# Cruze Diesel Link from Chevrolet's Media Site (Engine Details)



## carbon02 (Feb 25, 2011)

I thought this link on the chevrolet media site may be interesting to some. 
Really a timing belt, with a 100,000 mile service interval? 

With the price difference of diesel, and the extra potential maintenance, is this really going to go over big with the USA consumers?

I guess it's going to be a performace play vehicle with high torque and power. 

Appears to be near identical to what the European Version is, except that they are appear to be offering the automatic transmission.

General Motors | Featured News | GM.com


----------



## jblackburn (Apr 14, 2012)

Timing belts suck.Busted up my knuckles trying to change one and the water pump on my last car.
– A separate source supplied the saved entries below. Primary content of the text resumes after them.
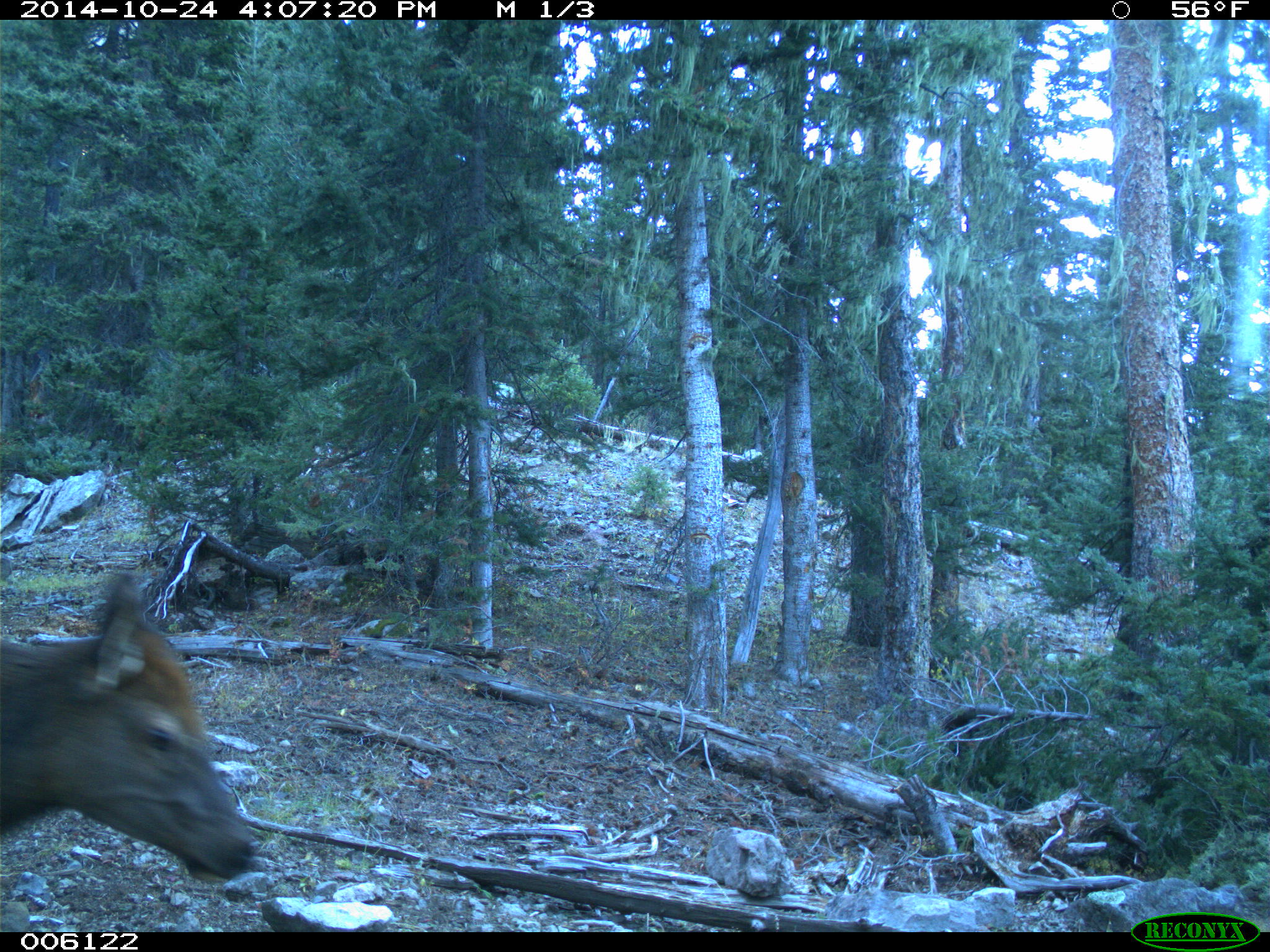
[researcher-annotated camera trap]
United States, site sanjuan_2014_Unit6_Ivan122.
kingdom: Animalia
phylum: Chordata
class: Mammalia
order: Artiodactyla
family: Cervidae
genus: Cervus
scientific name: Cervus elaphus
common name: red deer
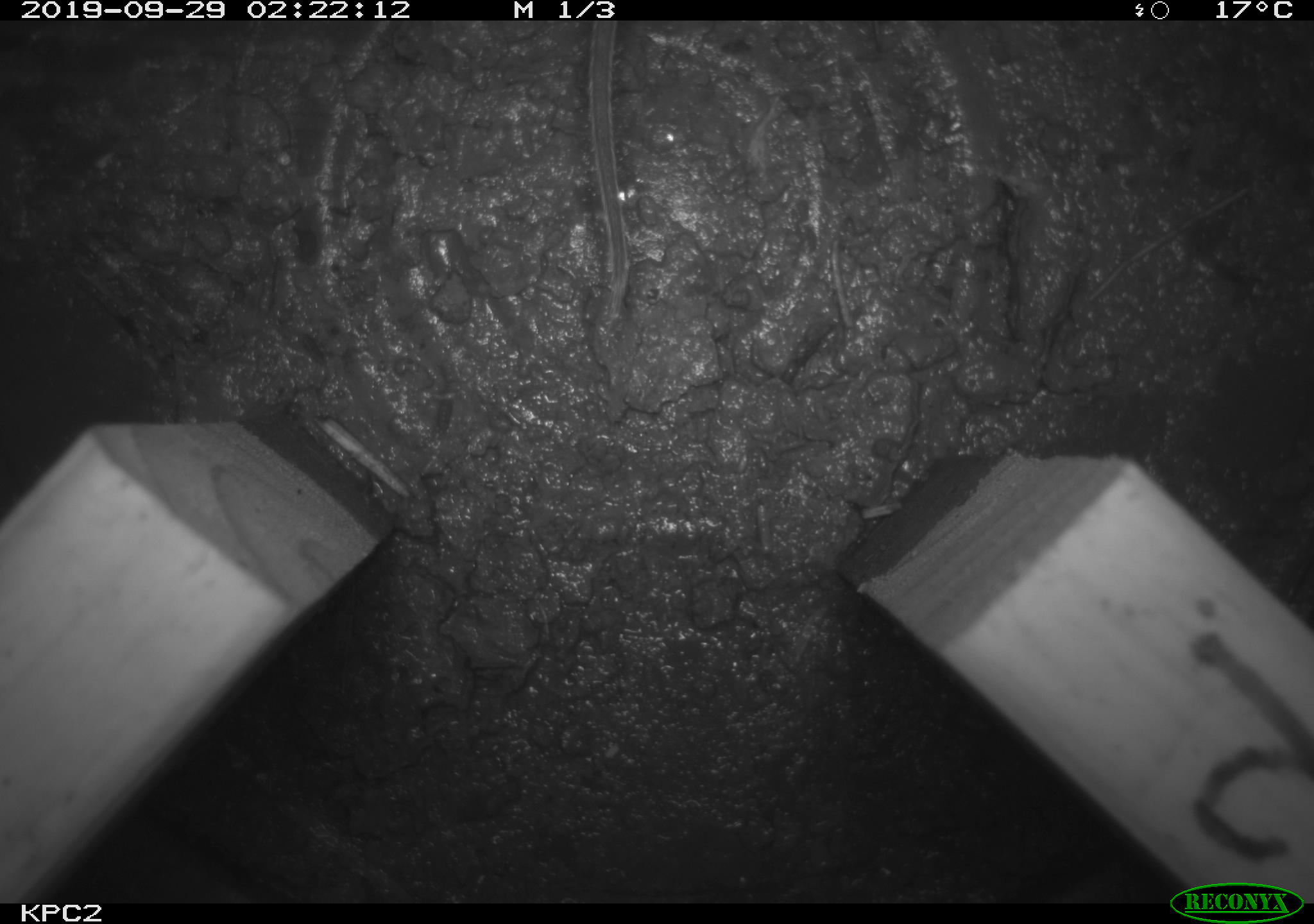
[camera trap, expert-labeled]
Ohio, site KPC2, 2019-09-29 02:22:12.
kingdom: Animalia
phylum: Chordata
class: Mammalia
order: Rodentia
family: Cricetidae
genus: Microtus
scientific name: Microtus pennsylvanicus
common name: meadow vole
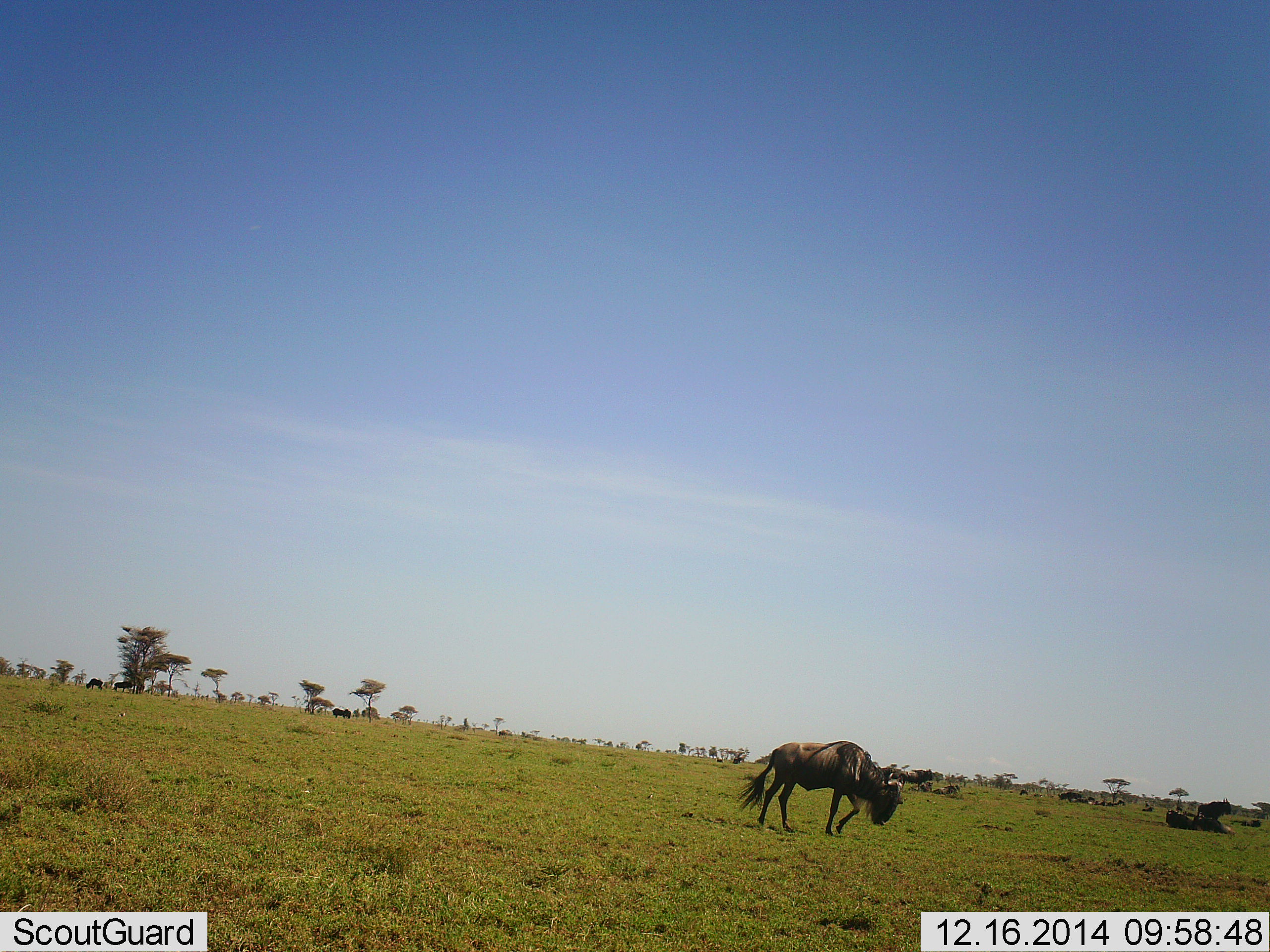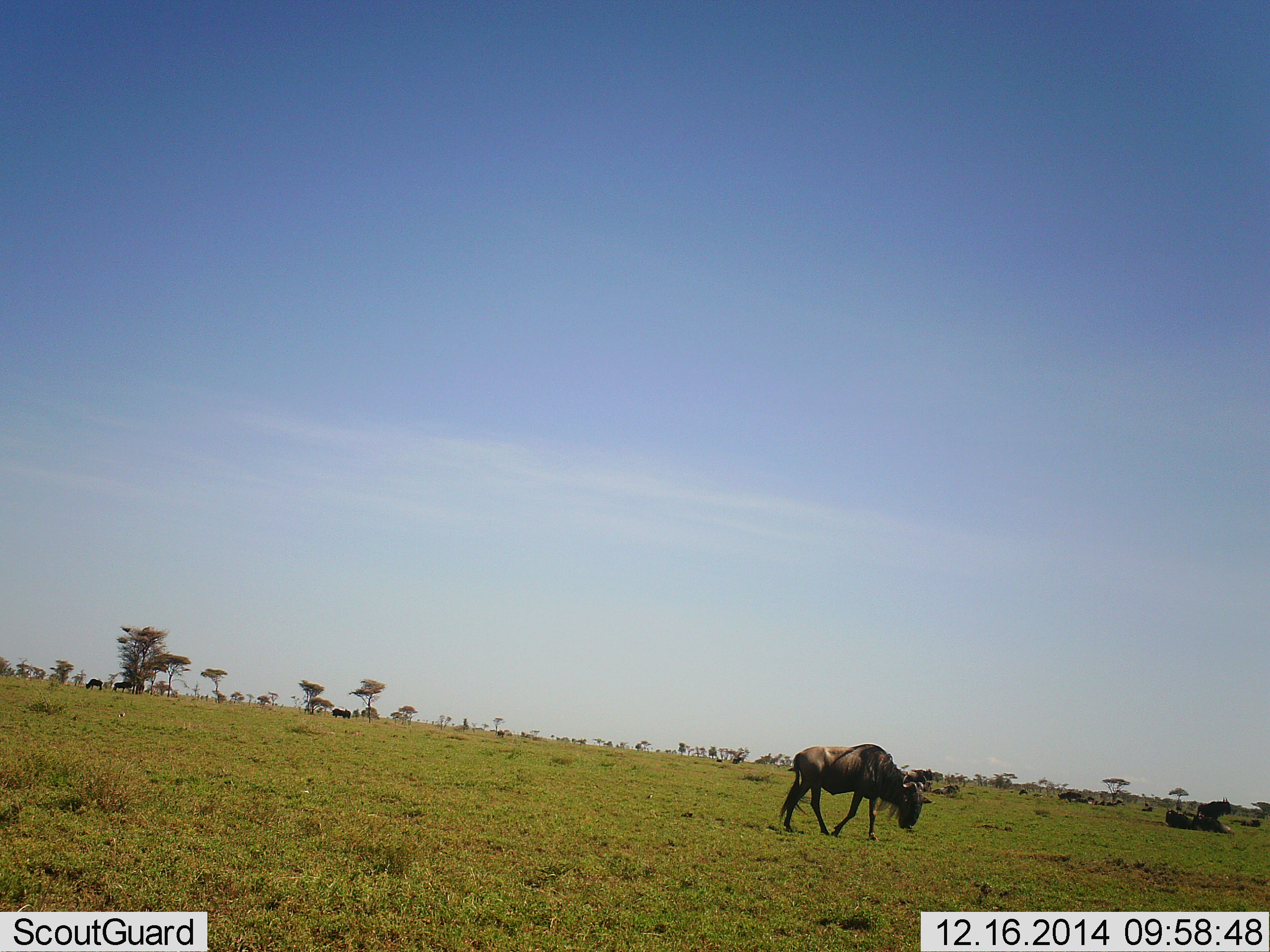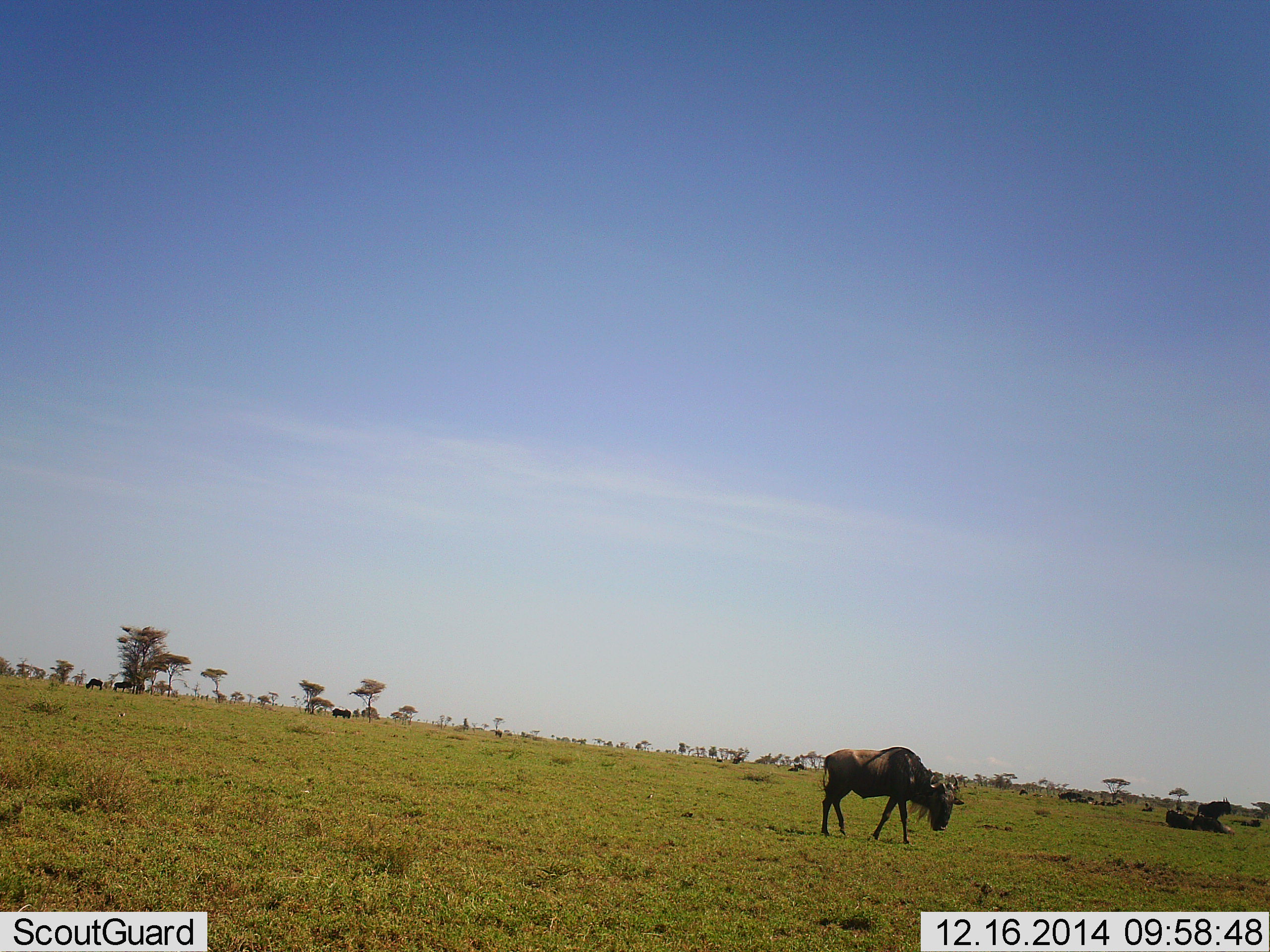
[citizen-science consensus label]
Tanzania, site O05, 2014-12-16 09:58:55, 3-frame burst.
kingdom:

What a pain.

What's this hugemous metal canister under the exhaust manifold on this engine? Is that the particulate filter?


----------



## 70AARCUDA (Nov 14, 2010)

...here's the *Sargent Friday *(_'...just the *facts*, ma'am...'_) summary:

• 2.0L turbo-diesel, 148 hp (110 kW) / 258 lb-ft (350 Nm) @ 2000 rpm
• 16.5:1 compression ratio
• 10-seconds of 280 lb-ft (380 Nm) "over-boost"
• 408 lbs (185 kg) engine weight
• Iron block, aluminum head and intake manifold
• *Rubber* (not chain!) timing belt
• B20 bio-diesel compatibility
• Exhaust particulate filter & urea injection (4.5 gal tank)

...so, we get a *detuned* 148 hp version of the 160 hp european/aussie diesel!?!


----------



## Sunline Fan (Jul 29, 2012)

jblackburn said:


> What's this hugemous metal canister under the exhaust manifold on this engine? Is that the particulate filter?


I bet it is. When my dad and I removed the one from his F-450, it was probably twice the size of that one if not more. The whole pipe assembly was probably 200#, and the replacement straight pipe was maybe 20#


----------



## Eugene_C (Mar 15, 2012)

70AARCUDA said:


> ...so, we get a *detuned* 148 hp version of the 160 hp european/aussie diesel!?!


They might argue that it's "re-tuned" for mileage or emissions or something. The mileage seems a bit higher. I am surprised they went for all that power. I guess I'm not surprised. They don't want to stereotype diesels as "slow" right out off the bat. Maybe we'll get a thriftier but slower version in the future.


----------